Поперечный только рукой махнул, а виновник низких заработков бригады только подивился комбинаторским способностям жида. Это ж надо додуматься?! Не понравившегося шофёра наказал развалюхой, нелюбимому бригадиру нагадил включением этого шофёра, не вырабатывающего плана, в бригаду, сам – в стороне, а они клянут друг друга.
- Со мной он разбираться не станет, - тяжело и обречённо вздохнул младший начальник. – Думает, что я до его места добираюсь. – «Вполне может быть! Хитёр Алексей Игнатович, хитрее, пожалуй, жида» - подумал Владимир. – А вот если ты после сегодняшнего, - он не стал уточнять, чего именно, обоим понятного, как не стал и говорить о том, что пришёл сейчас именно за этим, - попросишь об исправлении плана, сделает. Может, даже ещё и уменьшит. Всего-то и надо: пусть уберёт тебя из плана на время восстановления студика, а мы взамен всей кодлой навалимся и поднимем колымагу. Договорились? Ладно, ладно, - остановил он протестующий жест ставшего вдруг всемогущим подначального, - ты только намекни, он поймёт, и всем будет польза. Догово… молчу, молчу! Сейчас вызывает зачем-то, я пойду, а ты подумай, как всем нам помочь, - и он ушёл вслед за Подшипником.
Владимир видел, как оба, пробыв недолго у Шендеровича, вышли и разошлись, о чём-то оживлённо переговорив, а к нему совсем неожиданно, озадачив и встревожив, явился Филонов.

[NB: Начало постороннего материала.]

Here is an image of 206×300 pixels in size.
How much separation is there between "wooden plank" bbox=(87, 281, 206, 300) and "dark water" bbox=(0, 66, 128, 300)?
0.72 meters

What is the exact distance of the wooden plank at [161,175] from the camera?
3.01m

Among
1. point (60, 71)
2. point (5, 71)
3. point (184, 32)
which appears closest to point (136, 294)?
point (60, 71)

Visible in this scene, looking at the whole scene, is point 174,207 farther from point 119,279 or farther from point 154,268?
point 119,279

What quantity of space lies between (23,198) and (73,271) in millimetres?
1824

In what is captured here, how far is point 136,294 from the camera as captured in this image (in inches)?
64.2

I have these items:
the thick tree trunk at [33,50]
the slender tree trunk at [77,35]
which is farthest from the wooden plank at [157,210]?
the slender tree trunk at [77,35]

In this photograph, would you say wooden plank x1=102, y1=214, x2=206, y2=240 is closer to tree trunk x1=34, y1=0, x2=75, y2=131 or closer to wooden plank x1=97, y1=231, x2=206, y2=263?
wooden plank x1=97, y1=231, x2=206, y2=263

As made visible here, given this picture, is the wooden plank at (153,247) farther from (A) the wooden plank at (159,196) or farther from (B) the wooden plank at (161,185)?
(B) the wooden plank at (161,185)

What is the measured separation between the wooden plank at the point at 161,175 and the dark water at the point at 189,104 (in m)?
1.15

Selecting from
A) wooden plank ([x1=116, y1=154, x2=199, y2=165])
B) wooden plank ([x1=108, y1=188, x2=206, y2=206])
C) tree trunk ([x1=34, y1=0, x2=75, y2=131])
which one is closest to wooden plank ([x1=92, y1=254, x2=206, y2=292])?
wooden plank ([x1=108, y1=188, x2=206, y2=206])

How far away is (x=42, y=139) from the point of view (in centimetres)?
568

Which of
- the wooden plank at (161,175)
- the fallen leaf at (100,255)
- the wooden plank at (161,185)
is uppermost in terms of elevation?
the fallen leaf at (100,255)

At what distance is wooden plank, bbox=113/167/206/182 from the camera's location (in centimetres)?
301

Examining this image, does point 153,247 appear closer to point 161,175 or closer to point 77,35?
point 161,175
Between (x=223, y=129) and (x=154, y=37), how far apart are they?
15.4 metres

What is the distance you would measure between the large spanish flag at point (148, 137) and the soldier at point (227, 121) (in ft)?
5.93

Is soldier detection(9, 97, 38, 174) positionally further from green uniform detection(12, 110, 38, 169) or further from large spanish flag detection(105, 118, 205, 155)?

- Здравствуйте, Васильев, - в голосе матёрого чинуши слышались предупредительность и уважение. С чего бы это? Неужели и на него так подействовал наезд палача с подмастерьями? Или он принимает Васильева за одного из них? Передёрнуло от одной только мысли об этом. – Как работа? Всё ли устраивает? Нет ли каких упущений со стороны руководства? Приходите, расскажите, а ещё лучше – напишите. Наша партийная организация сумеет подправить любого, - он многозначительно прервался, чтобы дать понять, кого имеет в виду, - руководителя.
«Вот даже как», - ощутил Владимир в душе холодок восторга. – «Не ладят, выходит, руководители-то между собой. Донос нужен Емеле на еврея, не иначе, как опередить хочет, заручиться поддержкой человека НКВД. Ничего не выйдет! Кремер ещё не до такой степени адаптировался в здешнем обществе».
- Как с бытом? – продолжал допекать заботами беспартийного партсекретарь. – Жильё есть?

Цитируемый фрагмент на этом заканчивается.